What of Thief’s politics? Naturally the police figure in this story, and in contrast to the sympathetic treatment both law enforcement and thieves receive in Heat, here the cops are portrayed very negatively. The men of Chicago PD are presented as brutish, cowardly and corrupt, parasitically syphoning off wealth from the city’s organised crime gangs, the activities of which they’re quite happy to see continue. Caan and his fellow criminals are a more mixed bunch, ranging from the violent but basically honourable (Caan himself, and his collaborator James Belushi), to the viciously deceitful and murderous (Robert Prosky’s crime boss). With this noirish, pessimistic view of both sides of the law characterising the film, Thief doesn’t readily divulge a definite politics. There’s clearly a masculinist overtone to this and Mann’s other crime thrillers, but it’s only relatively recently that masculinity and masculine values have become exclusively reactionary concerns. In 1981 left-wing politics could be robustly masculine too, with Marxist-Leninist groups active (sometimes violently so) and the US labour movement still a substantial political force, yet to be brought to its knees by restored laissez-faire capitalism.
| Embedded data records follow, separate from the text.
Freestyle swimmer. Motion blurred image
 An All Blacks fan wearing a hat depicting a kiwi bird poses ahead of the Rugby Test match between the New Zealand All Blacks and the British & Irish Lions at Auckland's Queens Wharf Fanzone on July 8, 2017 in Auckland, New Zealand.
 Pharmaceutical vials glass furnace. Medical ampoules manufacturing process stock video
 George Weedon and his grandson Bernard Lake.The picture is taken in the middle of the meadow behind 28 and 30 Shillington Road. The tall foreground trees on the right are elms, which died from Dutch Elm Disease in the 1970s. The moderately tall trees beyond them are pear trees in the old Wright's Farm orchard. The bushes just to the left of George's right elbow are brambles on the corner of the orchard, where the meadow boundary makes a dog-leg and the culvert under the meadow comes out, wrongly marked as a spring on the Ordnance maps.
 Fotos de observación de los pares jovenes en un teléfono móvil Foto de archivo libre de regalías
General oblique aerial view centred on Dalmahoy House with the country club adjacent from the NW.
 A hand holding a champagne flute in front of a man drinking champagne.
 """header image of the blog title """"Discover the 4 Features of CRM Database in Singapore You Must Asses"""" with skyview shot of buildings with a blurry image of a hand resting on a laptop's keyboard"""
The mindset that seems to inform Thief is that survivalist one that Christopher Lasch identified as the dominant one of the Seventies1. A loss of interest in broader social causes accompanying a new, exclusive focus on the self in every respect: economic, sexual, spiritual. The utopian dreams of the Sixties were, if not dead, then certainly abandoned by most of those who’d pursued them (liberal boomers and some left-wingers of the so-called silent generation), producing what I’ve called The Decade of Disillusion. The desire of Caan’s safecracker to do one last big score and get out no doubt resonated with audiences still well acquainted with the Seventies preoccupation with escaping, or at least disengaging, from a seemingly crumbling society.
If Mann stands for something it is perhaps the value of a passionate engagement with the modern world. There’s no postmodern irony here, nor any Body Heat-style nostalgia for noir’s heyday, the hardboiled age of Chandler and Hammett. Thief can be looked upon as Mann’s tentative stab at presenting a ‘visionary present’ a la J.G. Ballard2, something that the director would more fully realise five years later with the remarkable Manhunter. More on that film in an upcoming post.
See Lasch’s The Culture of Narcissism, American Life in an Age of Diminishing Expectations (W. W. Norton, 1979).
Ballard told one interviewer he was a great fan of American thrillers, citing John Boorman’s 1967 classic Point Blank as his favourite. In fact it’s hard to think of a more Ballardian film than this remarkably weird Lee Marvin vehicle, including even Cronenberg’s Crash (more a Cronenbergian film than a Ballardian one in my opinion).